Action item: Every entry should be repeated exactly. Omit the pictures.

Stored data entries
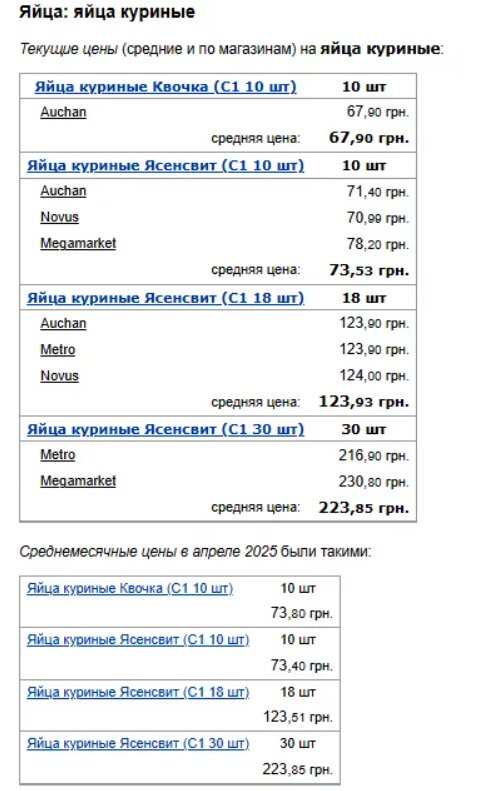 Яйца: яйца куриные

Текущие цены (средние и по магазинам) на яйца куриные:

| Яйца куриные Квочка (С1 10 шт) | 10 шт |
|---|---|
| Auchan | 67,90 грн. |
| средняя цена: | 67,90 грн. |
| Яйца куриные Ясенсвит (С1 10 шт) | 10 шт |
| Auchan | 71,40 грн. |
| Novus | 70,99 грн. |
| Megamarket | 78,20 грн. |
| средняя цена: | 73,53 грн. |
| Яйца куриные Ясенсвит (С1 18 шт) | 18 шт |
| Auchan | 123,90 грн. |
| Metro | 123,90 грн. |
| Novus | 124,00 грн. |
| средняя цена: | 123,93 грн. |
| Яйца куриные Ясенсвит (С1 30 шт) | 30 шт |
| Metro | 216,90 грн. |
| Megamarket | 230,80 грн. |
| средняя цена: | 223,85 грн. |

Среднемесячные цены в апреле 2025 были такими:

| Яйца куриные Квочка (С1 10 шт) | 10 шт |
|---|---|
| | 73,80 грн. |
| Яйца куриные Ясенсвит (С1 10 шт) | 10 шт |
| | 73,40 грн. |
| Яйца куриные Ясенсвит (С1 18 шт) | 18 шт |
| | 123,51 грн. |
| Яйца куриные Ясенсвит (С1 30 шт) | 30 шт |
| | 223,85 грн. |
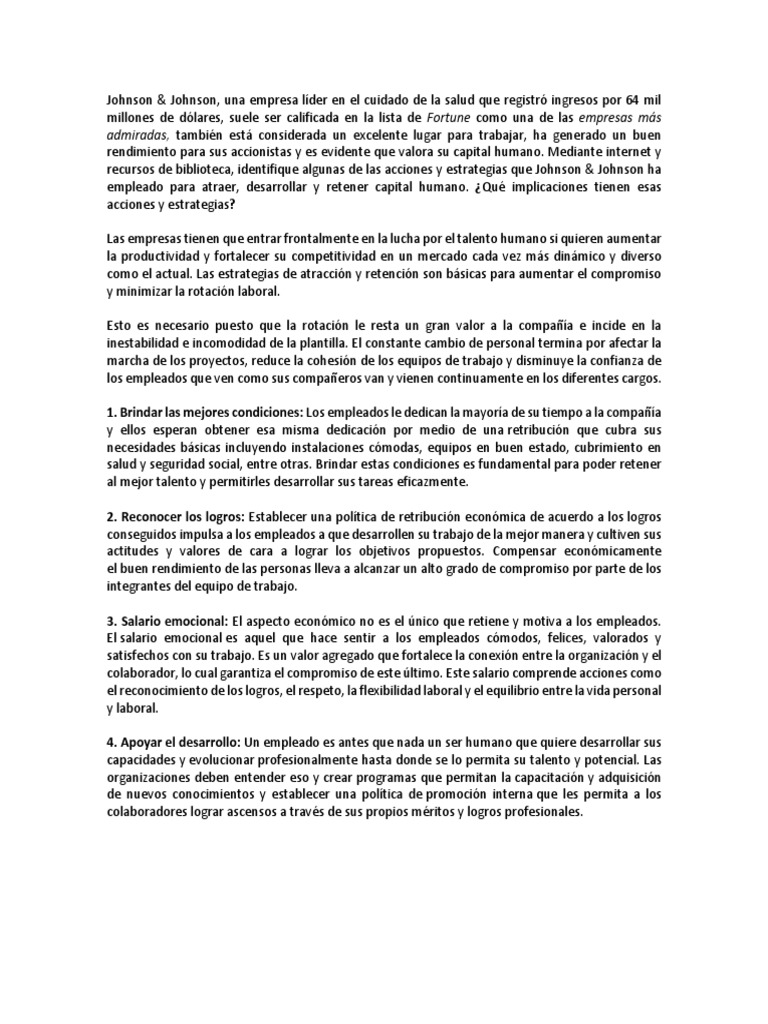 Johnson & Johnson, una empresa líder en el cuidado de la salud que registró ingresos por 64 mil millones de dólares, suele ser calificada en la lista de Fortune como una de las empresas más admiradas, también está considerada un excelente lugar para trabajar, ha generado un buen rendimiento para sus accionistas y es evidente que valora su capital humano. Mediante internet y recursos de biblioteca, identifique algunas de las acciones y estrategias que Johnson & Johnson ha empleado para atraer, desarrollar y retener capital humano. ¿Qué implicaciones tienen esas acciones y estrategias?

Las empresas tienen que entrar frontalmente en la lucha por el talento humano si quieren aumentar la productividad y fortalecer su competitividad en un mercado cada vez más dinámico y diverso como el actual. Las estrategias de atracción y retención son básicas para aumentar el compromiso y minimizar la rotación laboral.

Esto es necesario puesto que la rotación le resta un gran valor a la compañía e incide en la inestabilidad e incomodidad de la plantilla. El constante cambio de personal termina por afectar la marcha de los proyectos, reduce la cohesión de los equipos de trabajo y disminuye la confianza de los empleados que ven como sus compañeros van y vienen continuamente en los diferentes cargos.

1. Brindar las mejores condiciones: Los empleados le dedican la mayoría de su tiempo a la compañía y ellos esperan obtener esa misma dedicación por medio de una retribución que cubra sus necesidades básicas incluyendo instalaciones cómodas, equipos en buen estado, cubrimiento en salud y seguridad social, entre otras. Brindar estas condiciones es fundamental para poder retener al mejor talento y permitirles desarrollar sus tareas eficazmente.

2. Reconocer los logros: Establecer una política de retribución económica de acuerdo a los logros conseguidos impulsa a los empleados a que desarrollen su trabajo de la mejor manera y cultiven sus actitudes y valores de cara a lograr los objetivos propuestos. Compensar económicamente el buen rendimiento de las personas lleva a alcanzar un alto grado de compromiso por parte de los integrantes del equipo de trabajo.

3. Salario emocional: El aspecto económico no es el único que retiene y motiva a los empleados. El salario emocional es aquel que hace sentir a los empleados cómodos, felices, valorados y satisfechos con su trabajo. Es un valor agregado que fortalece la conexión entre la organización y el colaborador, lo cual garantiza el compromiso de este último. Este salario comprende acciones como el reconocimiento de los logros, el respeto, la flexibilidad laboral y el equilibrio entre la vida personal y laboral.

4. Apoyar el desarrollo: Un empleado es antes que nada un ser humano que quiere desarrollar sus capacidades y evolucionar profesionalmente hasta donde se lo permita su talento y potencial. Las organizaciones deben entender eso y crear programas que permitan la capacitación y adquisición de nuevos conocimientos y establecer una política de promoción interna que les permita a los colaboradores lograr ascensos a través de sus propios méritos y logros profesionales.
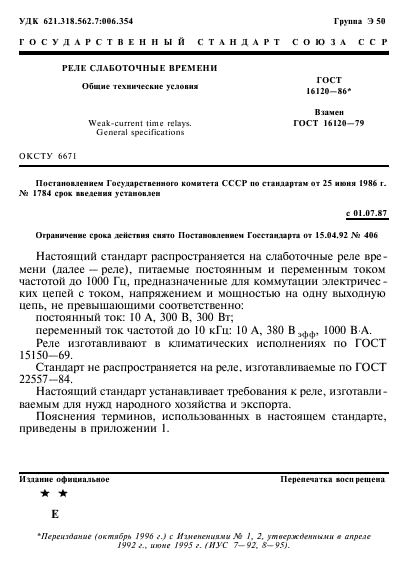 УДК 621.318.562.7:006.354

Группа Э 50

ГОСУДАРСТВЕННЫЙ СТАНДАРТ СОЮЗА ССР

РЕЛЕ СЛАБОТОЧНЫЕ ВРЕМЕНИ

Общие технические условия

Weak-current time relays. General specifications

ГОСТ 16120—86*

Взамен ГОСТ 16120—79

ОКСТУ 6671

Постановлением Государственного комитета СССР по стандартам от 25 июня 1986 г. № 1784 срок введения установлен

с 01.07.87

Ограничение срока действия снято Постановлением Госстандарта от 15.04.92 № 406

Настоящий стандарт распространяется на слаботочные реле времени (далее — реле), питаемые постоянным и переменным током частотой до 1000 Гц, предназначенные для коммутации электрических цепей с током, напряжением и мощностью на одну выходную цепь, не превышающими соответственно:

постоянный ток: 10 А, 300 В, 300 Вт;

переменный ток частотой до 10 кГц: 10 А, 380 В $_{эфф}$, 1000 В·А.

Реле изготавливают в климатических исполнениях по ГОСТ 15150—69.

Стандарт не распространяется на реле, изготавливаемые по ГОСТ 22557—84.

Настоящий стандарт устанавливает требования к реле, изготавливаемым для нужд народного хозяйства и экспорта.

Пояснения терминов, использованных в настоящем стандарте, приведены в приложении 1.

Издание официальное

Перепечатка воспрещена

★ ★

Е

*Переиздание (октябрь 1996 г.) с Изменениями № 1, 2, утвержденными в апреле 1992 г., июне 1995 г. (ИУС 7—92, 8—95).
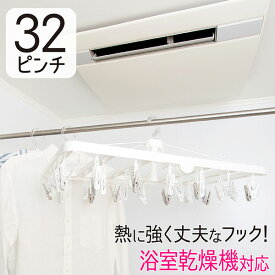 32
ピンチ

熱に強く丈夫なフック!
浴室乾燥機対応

Result of the task:
 Яйца: яйца куриные

Текущие цены (средние и по магазинам) на яйца куриные:

| Яйца куриные Квочка (С1 10 шт) | 10 шт |
|---|---|
| Auchan | 67,90 грн. |
| средняя цена: | 67,90 грн. |
| Яйца куриные Ясенсвит (С1 10 шт) | 10 шт |
| Auchan | 71,40 грн. |
| Novus | 70,99 грн. |
| Megamarket | 78,20 грн. |
| средняя цена: | 73,53 грн. |
| Яйца куриные Ясенсвит (С1 18 шт) | 18 шт |
| Auchan | 123,90 грн. |
| Metro | 123,90 грн. |
| Novus | 124,00 грн. |
| средняя цена: | 123,93 грн. |
| Яйца куриные Ясенсвит (С1 30 шт) | 30 шт |
| Metro | 216,90 грн. |
| Megamarket | 230,80 грн. |
| средняя цена: | 223,85 грн. |

Среднемесячные цены в апреле 2025 были такими:

| Яйца куриные Квочка (С1 10 шт) | 10 шт |
|---|---|
| | 73,80 грн. |
| Яйца куриные Ясенсвит (С1 10 шт) | 10 шт |
| | 73,40 грн. |
| Яйца куриные Ясенсвит (С1 18 шт) | 18 шт |
| | 123,51 грн. |
| Яйца куриные Ясенсвит (С1 30 шт) | 30 шт |
| | 223,85 грн. |
 Johnson & Johnson, una empresa líder en el cuidado de la salud que registró ingresos por 64 mil millones de dólares, suele ser calificada en la lista de Fortune como una de las empresas más admiradas, también está considerada un excelente lugar para trabajar, ha generado un buen rendimiento para sus accionistas y es evidente que valora su capital humano. Mediante internet y recursos de biblioteca, identifique algunas de las acciones y estrategias que Johnson & Johnson ha empleado para atraer, desarrollar y retener capital humano. ¿Qué implicaciones tienen esas acciones y estrategias?

Las empresas tienen que entrar frontalmente en la lucha por el talento humano si quieren aumentar la productividad y fortalecer su competitividad en un mercado cada vez más dinámico y diverso como el actual. Las estrategias de atracción y retención son básicas para aumentar el compromiso y minimizar la rotación laboral.

Esto es necesario puesto que la rotación le resta un gran valor a la compañía e incide en la inestabilidad e incomodidad de la plantilla. El constante cambio de personal termina por afectar la marcha de los proyectos, reduce la cohesión de los equipos de trabajo y disminuye la confianza de los empleados que ven como sus compañeros van y vienen continuamente en los diferentes cargos.

1. Brindar las mejores condiciones: Los empleados le dedican la mayoría de su tiempo a la compañía y ellos esperan obtener esa misma dedicación por medio de una retribución que cubra sus necesidades básicas incluyendo instalaciones cómodas, equipos en buen estado, cubrimiento en salud y seguridad social, entre otras. Brindar estas condiciones es fundamental para poder retener al mejor talento y permitirles desarrollar sus tareas eficazmente.

2. Reconocer los logros: Establecer una política de retribución económica de acuerdo a los logros conseguidos impulsa a los empleados a que desarrollen su trabajo de la mejor manera y cultiven sus actitudes y valores de cara a lograr los objetivos propuestos. Compensar económicamente el buen rendimiento de las personas lleva a alcanzar un alto grado de compromiso por parte de los integrantes del equipo de trabajo.

3. Salario emocional: El aspecto económico no es el único que retiene y motiva a los empleados. El salario emocional es aquel que hace sentir a los empleados cómodos, felices, valorados y satisfechos con su trabajo. Es un valor agregado que fortalece la conexión entre la organización y el colaborador, lo cual garantiza el compromiso de este último. Este salario comprende acciones como el reconocimiento de los logros, el respeto, la flexibilidad laboral y el equilibrio entre la vida personal y laboral.

4. Apoyar el desarrollo: Un empleado es antes que nada un ser humano que quiere desarrollar sus capacidades y evolucionar profesionalmente hasta donde se lo permita su talento y potencial. Las organizaciones deben entender eso y crear programas que permitan la capacitación y adquisición de nuevos conocimientos y establecer una política de promoción interna que les permita a los colaboradores lograr ascensos a través de sus propios méritos y logros profesionales.
 УДК 621.318.562.7:006.354

Группа Э 50

ГОСУДАРСТВЕННЫЙ СТАНДАРТ СОЮЗА ССР

РЕЛЕ СЛАБОТОЧНЫЕ ВРЕМЕНИ

Общие технические условия

Weak-current time relays. General specifications

ГОСТ 16120—86*

Взамен ГОСТ 16120—79

ОКСТУ 6671

Постановлением Государственного комитета СССР по стандартам от 25 июня 1986 г. № 1784 срок введения установлен

с 01.07.87

Ограничение срока действия снято Постановлением Госстандарта от 15.04.92 № 406

Настоящий стандарт распространяется на слаботочные реле времени (далее — реле), питаемые постоянным и переменным током частотой до 1000 Гц, предназначенные для коммутации электрических цепей с током, напряжением и мощностью на одну выходную цепь, не превышающими соответственно:

постоянный ток: 10 А, 300 В, 300 Вт;

переменный ток частотой до 10 кГц: 10 А, 380 В $_{эфф}$, 1000 В·А.

Реле изготавливают в климатических исполнениях по ГОСТ 15150—69.

Стандарт не распространяется на реле, изготавливаемые по ГОСТ 22557—84.

Настоящий стандарт устанавливает требования к реле, изготавливаемым для нужд народного хозяйства и экспорта.

Пояснения терминов, использованных в настоящем стандарте, приведены в приложении 1.

Издание официальное

Перепечатка воспрещена

★ ★

Е

*Переиздание (октябрь 1996 г.) с Изменениями № 1, 2, утвержденными в апреле 1992 г., июне 1995 г. (ИУС 7—92, 8—95).
 32
ピンチ

熱に強く丈夫なフック!
浴室乾燥機対応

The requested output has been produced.